Twenty farm settlements and five agricultural institutes were established across the region in 1959, based on the report of the study.
Adejare said the bill was seeking to modernise the Awolowo template to reflect the current realities in the country. He stated that farm settlements would not only address the issue of farmer-herder clashes, which had resulted in the loss of many lives and unquantifiable property destruction, but they would also ensure food security and job creation.
Speaking to our correspondent in an interview, Adejare said, “To tell you how it is going to help in stopping farmer-herder clashes, if you have settlements like this one, we are saying let us start with each geo-political zone. Allow the Federal Government to begin establishing farm settlements in geopolitical zones manned and populated by indigenous people.
“The herders, too, can have farm settlements that will be just for them (livestock) alone.
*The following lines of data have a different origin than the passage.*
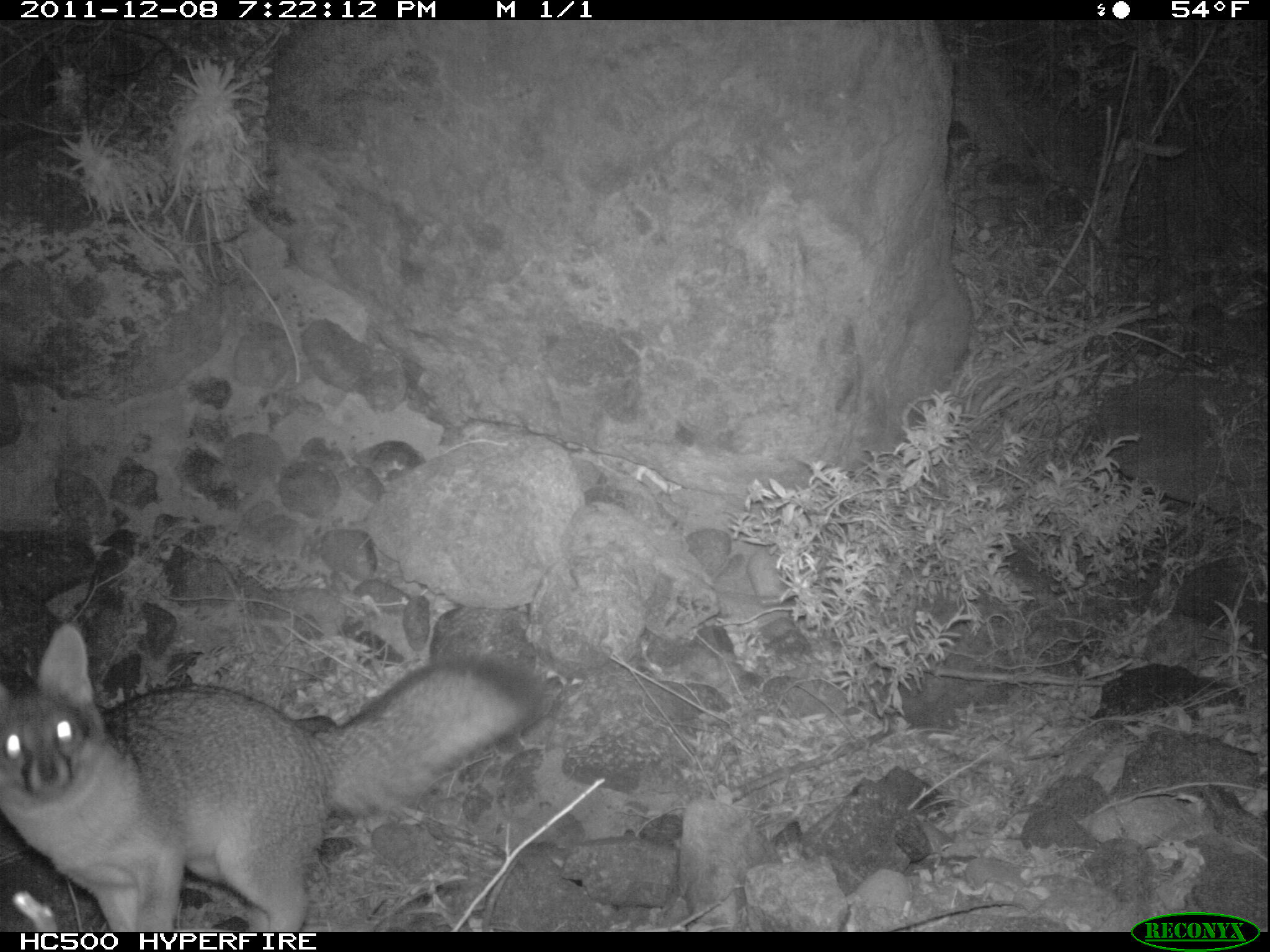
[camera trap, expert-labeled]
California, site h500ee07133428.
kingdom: Animalia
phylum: Chordata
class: Mammalia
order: Carnivora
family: Canidae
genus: Urocyon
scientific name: Urocyon littoralis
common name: island fox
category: fox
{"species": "fox (island fox) (Urocyon littoralis)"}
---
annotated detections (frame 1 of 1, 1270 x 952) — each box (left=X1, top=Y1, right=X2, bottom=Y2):
fox: (left=0, top=624, right=543, bottom=932)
There are better ways of managing these cattle. Whether we like it as a people or not, we have to go to that better way, because this cannot continue the way it is. You cannot be taking cattle from Niger (Republic) and thinking that you will take them through the bushes and the cities to South Africa. They do it; they go as far as the Sahel. That cannot continue anymore. It cannot continue like that.
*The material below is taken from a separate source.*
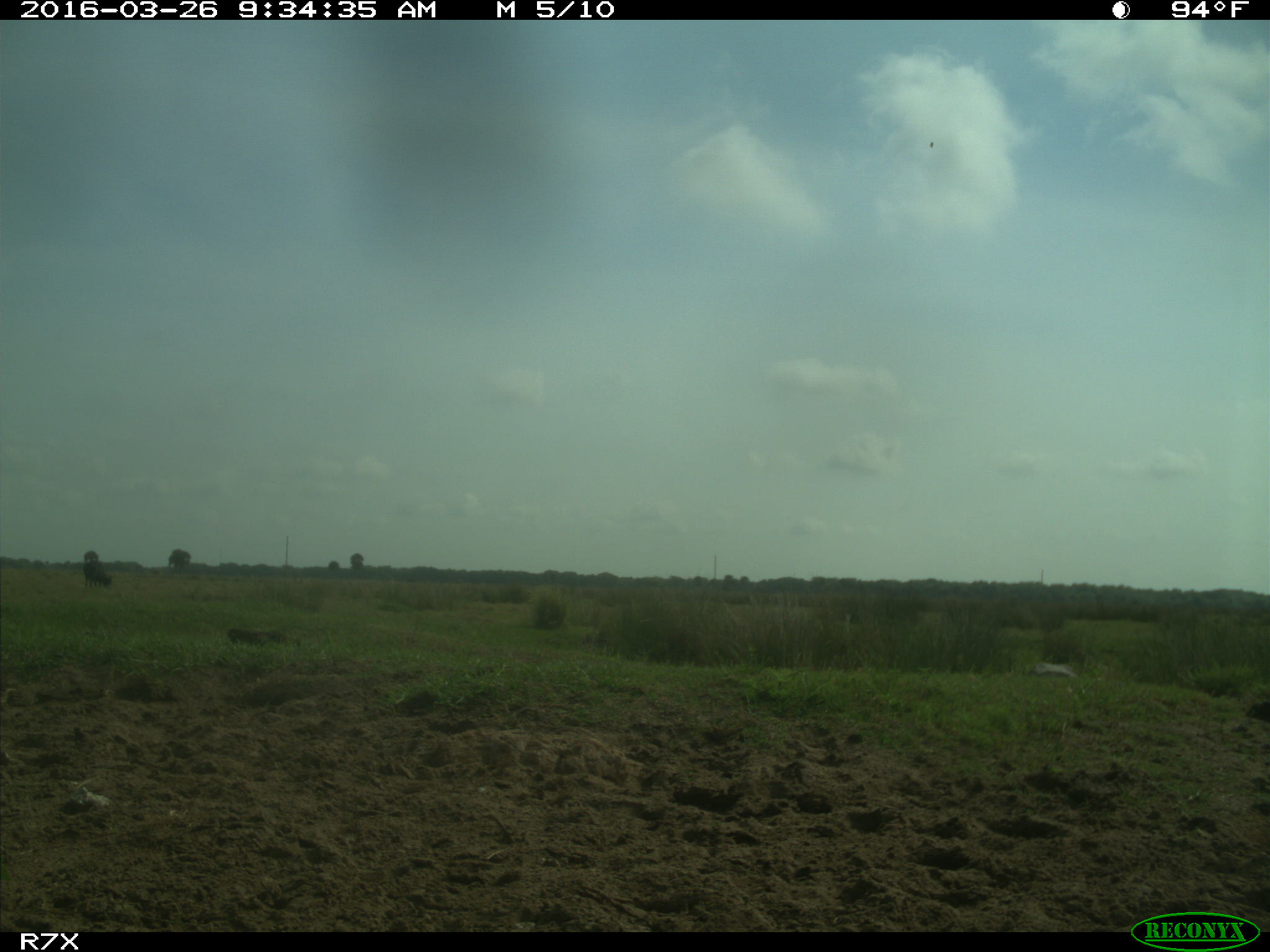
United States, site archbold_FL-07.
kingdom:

“We are human beings, and we have brains to think. If you are doing something and there are other ways to do them and get better results but you still want to hold on to that primitive, archaic way of doing things, no, that is not why God gave us brains. God gave us brains to think and to progress in our lives. If we do it (settlements) properly, it should address the problem. Let them turn the settlements in their areas into ranches.”
The regime led by the President, Major General Muhammadu Buhari (retd.), had intensified efforts to revive colonial-era grazing routes in many states across the country, which was widely condemned.
Amidst the growing tension across the country over herder-farmer clashes, the Federal Government introduced the controversial Rural Grazing Area Scheme in July 2019, which caused more controversy and forced its suspension.
Two years after RUGA’s suspension, the government introduced a replacement scheme called the Livestock Intervention Programme.
Adejare also decried the gap between academic researchers and farmers, urging the government, especially at the local level, to invest in agriculture.
He said, “A lot of farmers out there are practising what is called subsistence farming. They just farm what they will eat. No, farming has gone past that. We must find a way of mechanising farming, even at their level.
“Nothing is preventing the local government chairmen from taking part of their resources to buy bulldozers and tractors. Don’t give it to the farmers; clear the land and let them pay administrative charges. You will find out that our agricultural production will multiply by many folds.